Please give the default replication setting that the reply in the Hadoop forum thread mentions.

### [Quoted passage]
'''
You are viewing a plain text version of this content. The canonical link for it is here.

Posted to common-user@hadoop.apache.org by Vijay Rao <ra...@gmail.com> on 2010/05/09 08:49:19 UTC

Fundamental question

Hello,

I am just reading and understanding Hadoop and all the other components.
However I have a fundamental question for which I am not getting answers in
any of the online material that is out there.

1) If hadoop is used then all the slaves and other machines in the cluster
need to be formatted to have HDFS file system. If so what happens to the
tera bytes of data that need to be crunched? Or is the data on a different
machine?

2) Everywhere it is mentioned that the main advantage of map/reduce and
hadoop is that it runs on data that is available locally. So does this mean
that once the file system is formatted then I have to move my terabytes of
data and split them across the cluster?

Thanks
VJ

Re: Fundamental question

Posted by Joseph Stein <cr...@gmail.com>.

1) only the namenode is "formatted" and what happens is basically the
image file is created and prepped.  The image file holds the meta data
about how your files are stored on the cluster.

2)  The datanodes are not formatted in the conventional sense.  Their
(datanode) disk usage will grow only when data in the cluster grows
when they store data.  The moving of file is all automatic and depends
on your replication settings (defaulted to 3 nodes).  HDFS takes your
data, breaks it up into blocks and replicates them across the nodes
http://hadoop.apache.org/common/docs/current/hdfs_design.html#Data+Replication
.  When the Map/Reduce jobs run Hadoop will try to start those jobs on
the datanodes where the data already is (so as to not waste time
moving the data) otherwise it will move the data to nodes that can do
crunching (like if they are idle) to maximize the cluster use.
'''
### [Provided data]
'''
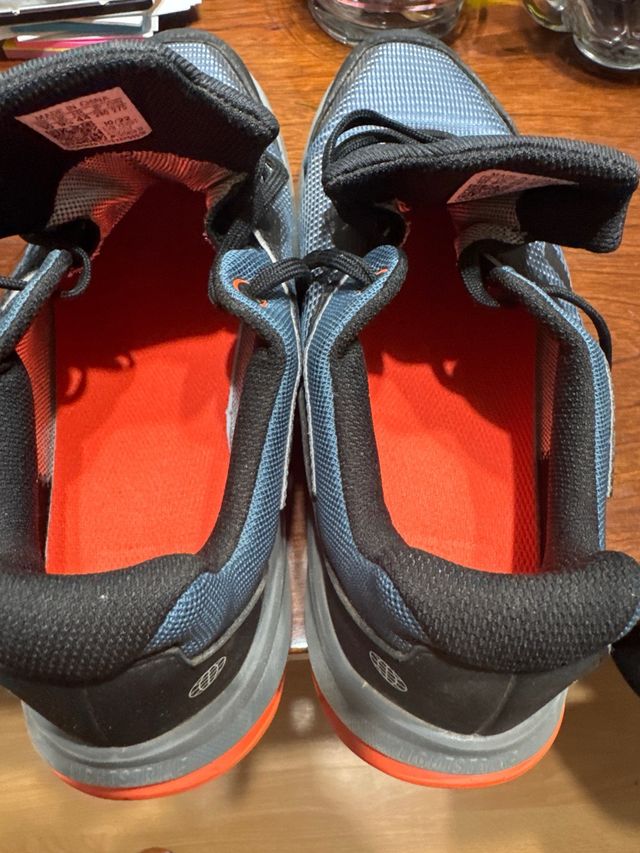 Zapatillas Adidas Terrex Gore-Tex Hombre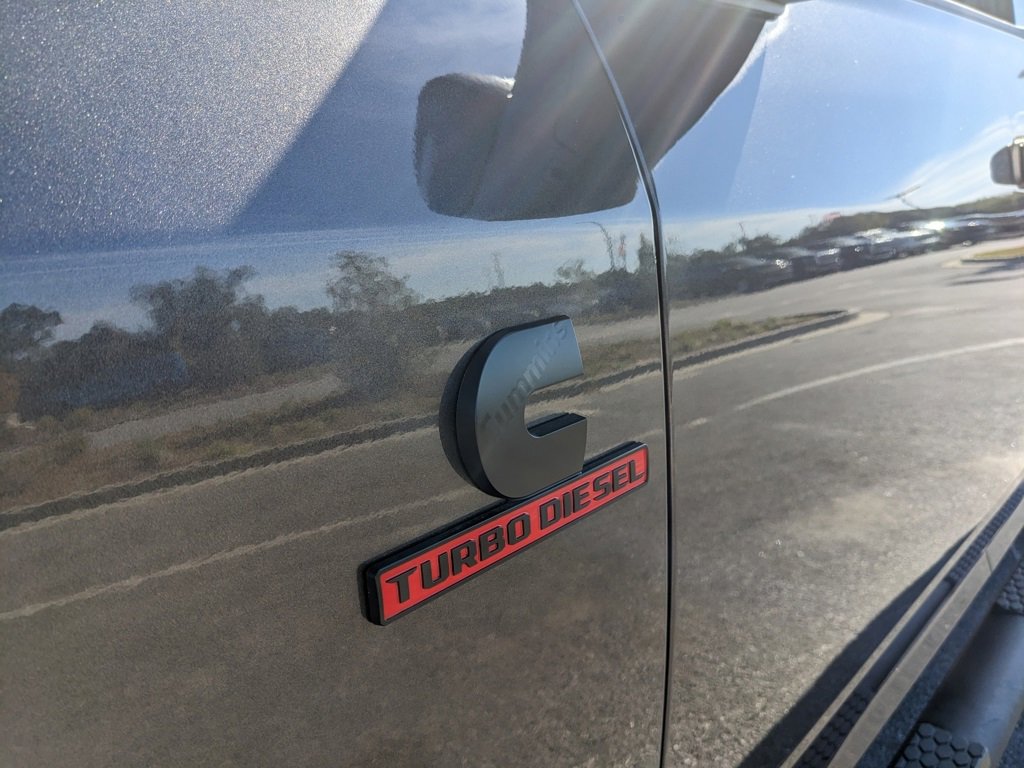 New 2026 RAM 2500 Tradesman image 27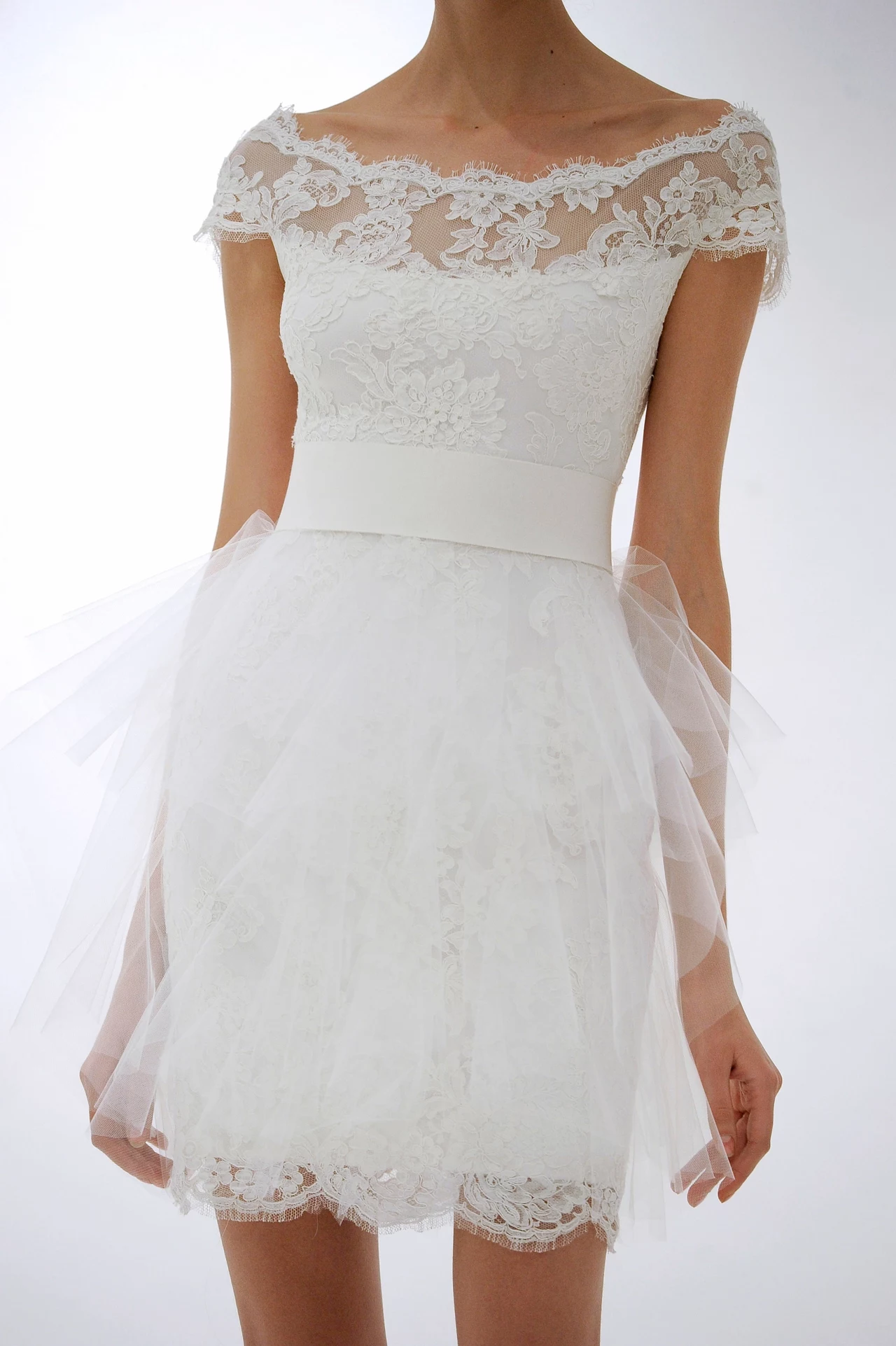 Projekt: Marchesa Projekt: Marchesa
'''
### [Response to this exercise]
3 nodes